Nama besar Komisi Pemberantasan Korupsi (KPK) sebagai lembaga super body yang independen, kini dipertaruhkan. Komissi antirausah itu dinilai hanya membuat penyidikan, penuntutan dan membawa pihak-pihak tertentu ke persidangan atas pesanan pihak tertentu.

Salah satu contoh adalah kasus e-KTP. Hingga kini KPK belum pernah memeriksa Yasonna Laoly, mantan anggota Komisi II DPR RI yang kini menjabat sebagai Menteri Hukum dan HAM. Padahal, Yasonna Menurut pengakuan Miryam S. Haryani alias Yani Hanura juga menerima dana sogokan e-KTP. Keduanya berpartner sejak di Komisi II DPR 2009-2014.

Selain itu Beberapa kasus yang menyerempet mantan petinggi negara ini juga luput dari gapaian KPK. Kasus Hambalang yang meneret nama Ibas alias Eddie Baskoro Yudhoyono, seperti pengakuan terpidana kasus korupsi Muhammad Nazaruddin, hingga kini tak tersentuh.

Sebaliknya, KPK malah menyoal dugaan yang sumir tentang Wakil Ketua DPR RI Fahri Hamzah. Politisi yang sudah dipecat PKS itu idtuding bermain-main soal pajak. KPK bahkan sebaliknya menyebut Fahri memainkan atau berpolitisasi menyangkut tuduhan itu.

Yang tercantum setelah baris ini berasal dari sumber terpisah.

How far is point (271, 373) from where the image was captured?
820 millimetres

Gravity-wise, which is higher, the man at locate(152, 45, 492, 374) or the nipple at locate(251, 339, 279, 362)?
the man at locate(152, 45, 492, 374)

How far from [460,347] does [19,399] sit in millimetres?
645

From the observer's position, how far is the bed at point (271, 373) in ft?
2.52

Fahri pun meradang dan bahkan balas menyebut KPK berpolitik. “Pertanyaannya siapa yang menyeret nama saya? Kalau penyidik itu benar tidak berpolitik, kalau dia ketemu file yang tidak relevan dia tutup. Ini kan dokumen saya, itu kan file yang tidak relevan. Kenapa diseret ke ruang sidang segala? Jadi, yang berpolitik ini KPK,” kata Fahri.

“Karena ada nama orang yang suka kritik KPK, lalu dibawa ke ruang sidang,” tambah Fahri.

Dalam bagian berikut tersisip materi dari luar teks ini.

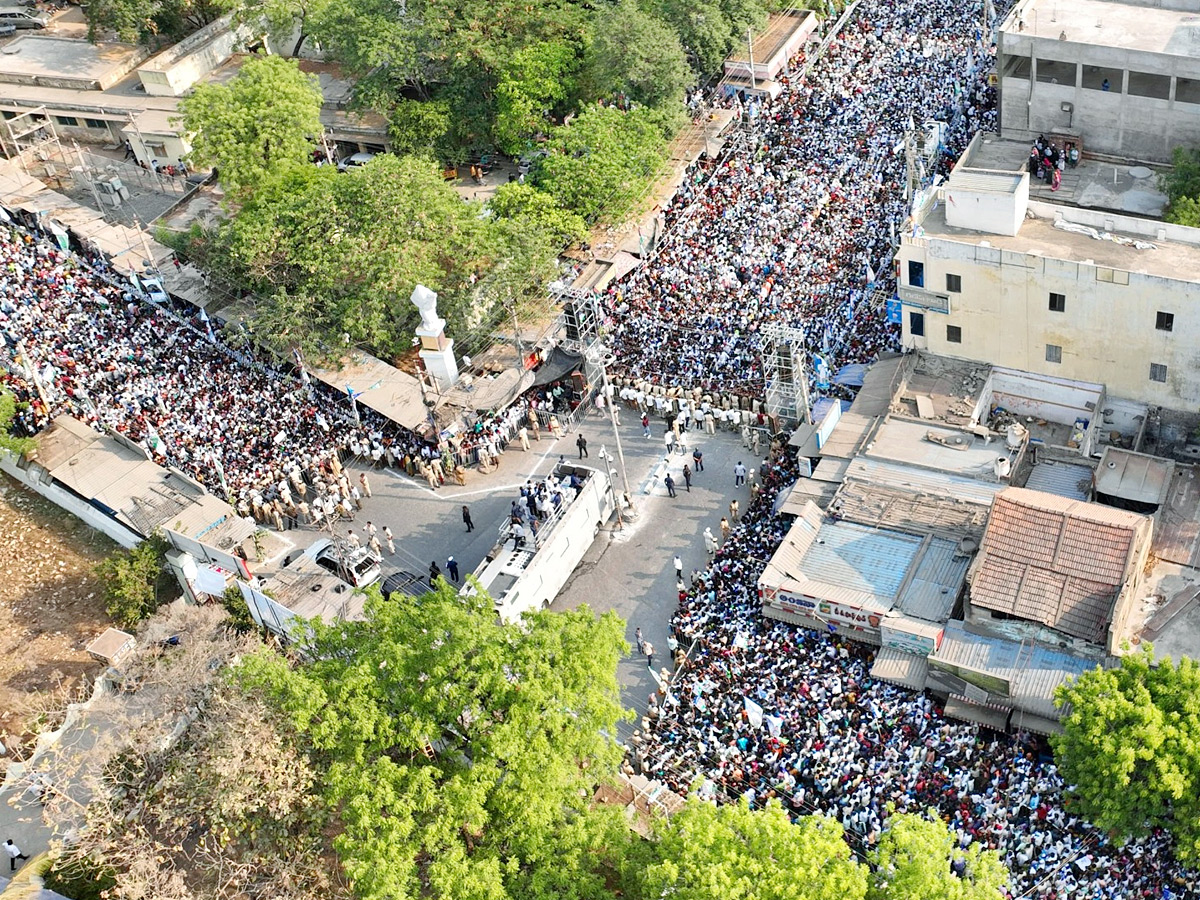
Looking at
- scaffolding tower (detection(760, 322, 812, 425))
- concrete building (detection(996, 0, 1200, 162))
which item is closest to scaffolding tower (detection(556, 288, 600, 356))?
scaffolding tower (detection(760, 322, 812, 425))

Fahri mengingatkan aturan hukum dalam menyusun penuntutan di persidangan. Dimana, hal yang tidak relevan seharusnya tidak dibuka dalam persidangan. Fahri menegaskan dokumen pajak yang dimilikinya tidak terkait kasus tersebut.

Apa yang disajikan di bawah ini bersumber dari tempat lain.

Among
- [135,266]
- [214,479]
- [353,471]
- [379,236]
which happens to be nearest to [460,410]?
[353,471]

Baca Juga  Siapa Penyidik KPK yang Mengintimidasi Miryam Haryani?

“Berani enggak mereka ngomong itu ada relevansinya apa? Kan enggak boleh setelah nama orang disebut baru dia cari. Loh 5 bulan lalu Anda bisa tutup kok. Ini enggak ada urusannya dengan perkara kok. Jadi KPK ini yang berpolitik,” kata Fahri.